Romantic Comedy in Hollywood, from Lubitsch to Sturges
There is a secret history of Hollywood that must remain largely unwritten; the story not of the on-screen or off-screen careers of the movie stars, but of their phantasmal afterlives in the minds of their audiences. Manuel Puig’s novel Betrayed by Rita Hayworth, with its vision of Hollywood gestures and plot structures seeping into the life of a movie-mad Argentinian town, represents only one of the potentially infinite possibilities. Film books these days, with their emphasis on semiotic codes and quantitative analysis, tend to reduce moviegoing to a rather impersonal experience, as if we brought nothing to our encounters with the screen and emerged from the dark imprinted with precisely identical patterns. If it were all that predictable, cinema would be as airless a business as the common run of academic studies manages to make it seem.

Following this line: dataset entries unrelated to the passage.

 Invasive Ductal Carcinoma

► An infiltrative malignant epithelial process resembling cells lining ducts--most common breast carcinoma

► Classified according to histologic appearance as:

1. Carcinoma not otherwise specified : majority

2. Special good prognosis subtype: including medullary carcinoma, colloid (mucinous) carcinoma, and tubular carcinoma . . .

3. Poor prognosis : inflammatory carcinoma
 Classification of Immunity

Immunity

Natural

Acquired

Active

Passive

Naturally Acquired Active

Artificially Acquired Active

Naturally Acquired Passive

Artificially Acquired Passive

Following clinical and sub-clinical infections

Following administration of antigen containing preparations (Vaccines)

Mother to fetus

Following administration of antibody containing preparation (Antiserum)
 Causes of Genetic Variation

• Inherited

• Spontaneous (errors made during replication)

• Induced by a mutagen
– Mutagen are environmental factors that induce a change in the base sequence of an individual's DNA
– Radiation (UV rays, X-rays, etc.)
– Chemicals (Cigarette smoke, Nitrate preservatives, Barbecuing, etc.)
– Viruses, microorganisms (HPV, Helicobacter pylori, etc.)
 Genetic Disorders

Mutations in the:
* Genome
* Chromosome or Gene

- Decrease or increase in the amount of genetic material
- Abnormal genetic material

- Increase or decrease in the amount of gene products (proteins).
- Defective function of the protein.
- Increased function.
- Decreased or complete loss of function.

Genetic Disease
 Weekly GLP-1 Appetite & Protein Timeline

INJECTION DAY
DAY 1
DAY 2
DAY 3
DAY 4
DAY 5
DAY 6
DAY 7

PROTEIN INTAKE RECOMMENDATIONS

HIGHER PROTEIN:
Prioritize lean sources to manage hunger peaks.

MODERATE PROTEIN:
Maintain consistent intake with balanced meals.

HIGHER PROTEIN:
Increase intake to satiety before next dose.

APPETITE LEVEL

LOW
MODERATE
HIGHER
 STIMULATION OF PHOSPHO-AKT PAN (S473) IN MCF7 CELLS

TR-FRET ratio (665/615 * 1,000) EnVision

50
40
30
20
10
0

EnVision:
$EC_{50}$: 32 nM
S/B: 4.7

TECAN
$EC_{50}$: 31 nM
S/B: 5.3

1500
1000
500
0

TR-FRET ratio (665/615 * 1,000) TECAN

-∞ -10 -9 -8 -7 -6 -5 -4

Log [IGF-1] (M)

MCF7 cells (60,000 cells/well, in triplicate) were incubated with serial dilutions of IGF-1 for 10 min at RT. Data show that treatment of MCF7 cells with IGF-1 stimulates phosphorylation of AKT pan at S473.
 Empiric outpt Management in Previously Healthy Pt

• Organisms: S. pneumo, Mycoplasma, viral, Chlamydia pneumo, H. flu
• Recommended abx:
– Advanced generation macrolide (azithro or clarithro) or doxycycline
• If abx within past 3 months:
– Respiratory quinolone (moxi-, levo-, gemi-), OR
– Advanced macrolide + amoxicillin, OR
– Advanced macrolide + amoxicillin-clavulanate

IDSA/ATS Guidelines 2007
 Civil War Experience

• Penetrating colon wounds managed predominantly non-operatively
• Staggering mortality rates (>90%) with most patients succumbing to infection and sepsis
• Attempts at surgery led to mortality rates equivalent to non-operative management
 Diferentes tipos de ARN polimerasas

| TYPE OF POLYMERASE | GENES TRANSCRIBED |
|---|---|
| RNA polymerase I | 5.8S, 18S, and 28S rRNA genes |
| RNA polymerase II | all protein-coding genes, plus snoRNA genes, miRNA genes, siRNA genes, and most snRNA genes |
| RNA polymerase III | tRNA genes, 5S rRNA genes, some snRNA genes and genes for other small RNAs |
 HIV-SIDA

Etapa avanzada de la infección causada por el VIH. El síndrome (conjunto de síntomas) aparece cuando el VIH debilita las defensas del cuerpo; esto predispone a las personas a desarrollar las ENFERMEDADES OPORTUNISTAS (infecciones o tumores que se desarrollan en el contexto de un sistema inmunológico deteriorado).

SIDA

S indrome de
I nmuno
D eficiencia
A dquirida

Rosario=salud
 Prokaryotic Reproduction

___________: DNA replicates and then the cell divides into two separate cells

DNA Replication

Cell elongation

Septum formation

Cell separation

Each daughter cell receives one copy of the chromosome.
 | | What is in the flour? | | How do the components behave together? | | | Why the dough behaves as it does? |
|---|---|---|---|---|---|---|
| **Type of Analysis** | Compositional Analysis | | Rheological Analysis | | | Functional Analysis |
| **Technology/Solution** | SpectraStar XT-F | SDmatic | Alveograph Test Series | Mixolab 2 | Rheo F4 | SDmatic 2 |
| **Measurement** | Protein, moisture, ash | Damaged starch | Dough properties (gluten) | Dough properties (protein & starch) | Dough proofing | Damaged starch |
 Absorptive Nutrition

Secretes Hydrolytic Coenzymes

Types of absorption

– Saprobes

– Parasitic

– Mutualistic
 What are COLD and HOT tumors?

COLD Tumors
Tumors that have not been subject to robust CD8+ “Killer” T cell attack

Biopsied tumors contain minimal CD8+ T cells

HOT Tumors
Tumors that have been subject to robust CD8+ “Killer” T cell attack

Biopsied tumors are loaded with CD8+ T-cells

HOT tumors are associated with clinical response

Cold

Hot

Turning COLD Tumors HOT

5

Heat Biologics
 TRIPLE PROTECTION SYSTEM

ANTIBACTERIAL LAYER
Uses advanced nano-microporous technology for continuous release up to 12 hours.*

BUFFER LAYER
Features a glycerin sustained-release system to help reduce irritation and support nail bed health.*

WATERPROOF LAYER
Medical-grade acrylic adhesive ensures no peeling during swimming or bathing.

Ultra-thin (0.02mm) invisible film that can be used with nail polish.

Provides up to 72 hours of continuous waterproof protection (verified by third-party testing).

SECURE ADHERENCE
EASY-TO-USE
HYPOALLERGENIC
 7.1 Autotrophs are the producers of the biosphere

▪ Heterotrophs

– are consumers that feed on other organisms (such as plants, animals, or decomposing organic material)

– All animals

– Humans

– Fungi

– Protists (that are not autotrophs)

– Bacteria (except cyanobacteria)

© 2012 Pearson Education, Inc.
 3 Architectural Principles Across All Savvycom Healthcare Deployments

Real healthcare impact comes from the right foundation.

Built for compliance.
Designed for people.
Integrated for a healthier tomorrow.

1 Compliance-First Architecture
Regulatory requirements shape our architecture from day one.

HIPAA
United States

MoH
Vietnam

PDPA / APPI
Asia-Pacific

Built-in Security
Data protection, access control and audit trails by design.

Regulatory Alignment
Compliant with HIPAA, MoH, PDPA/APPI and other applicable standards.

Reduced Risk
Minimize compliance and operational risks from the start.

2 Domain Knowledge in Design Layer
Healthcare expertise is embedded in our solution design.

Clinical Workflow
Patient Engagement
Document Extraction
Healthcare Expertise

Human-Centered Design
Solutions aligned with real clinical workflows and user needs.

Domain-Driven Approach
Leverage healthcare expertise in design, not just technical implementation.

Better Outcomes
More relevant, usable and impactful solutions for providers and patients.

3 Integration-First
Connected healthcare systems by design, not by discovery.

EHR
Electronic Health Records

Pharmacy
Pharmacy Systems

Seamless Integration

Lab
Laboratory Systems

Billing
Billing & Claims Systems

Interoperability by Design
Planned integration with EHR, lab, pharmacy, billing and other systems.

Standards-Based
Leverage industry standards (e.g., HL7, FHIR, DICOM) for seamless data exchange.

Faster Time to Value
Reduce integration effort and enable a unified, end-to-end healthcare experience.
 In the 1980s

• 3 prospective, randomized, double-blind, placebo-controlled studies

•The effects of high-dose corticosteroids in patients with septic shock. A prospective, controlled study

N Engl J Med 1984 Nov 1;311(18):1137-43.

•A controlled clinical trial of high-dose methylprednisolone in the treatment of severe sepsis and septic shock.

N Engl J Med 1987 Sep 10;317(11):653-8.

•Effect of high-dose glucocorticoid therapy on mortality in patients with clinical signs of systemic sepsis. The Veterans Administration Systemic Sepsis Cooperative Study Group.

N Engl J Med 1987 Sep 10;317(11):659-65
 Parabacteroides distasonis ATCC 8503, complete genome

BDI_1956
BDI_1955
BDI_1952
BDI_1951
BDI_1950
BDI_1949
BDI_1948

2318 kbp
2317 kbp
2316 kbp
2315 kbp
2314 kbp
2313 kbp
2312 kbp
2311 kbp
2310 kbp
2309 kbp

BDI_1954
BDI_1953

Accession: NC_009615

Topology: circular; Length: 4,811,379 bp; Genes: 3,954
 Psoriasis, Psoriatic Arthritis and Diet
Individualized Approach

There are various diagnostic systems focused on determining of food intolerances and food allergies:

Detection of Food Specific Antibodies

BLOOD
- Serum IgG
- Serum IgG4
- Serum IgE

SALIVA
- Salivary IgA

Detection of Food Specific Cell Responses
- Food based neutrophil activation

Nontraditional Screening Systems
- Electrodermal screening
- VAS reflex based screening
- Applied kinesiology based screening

All too often analysis reduces movies to ghostly formulas unraveling in a void. But if the movies were canned, their audiences were not. James Harvey’s Romantic Comedy, which takes as its subject the string of great American comedies turned out between Ernst Lubitsch’s The Love Parade (1929) and Preston Sturges’s Unfaithfully Yours (1948), is useful among other things as a reminder that Hollywood’s Golden Age was sustained by the unparalleled enthusiasm of its spectators. The public space created by the movies of that era grows increasingly difficult to imagine at a time when entertainments are growing ever more narrowly focused and isolated from one another. Harvey, a fervent partisan of Hollywood’s “permanent occasions of amazement and delight,” makes a single-handed attempt to re-create the mass elation that once buoyed up even the flimsiest of vehicles. Uncharacteristically for a contemporary film historian, Harvey finds elements of “sanity and resistance” at the heart of the products of the studio system.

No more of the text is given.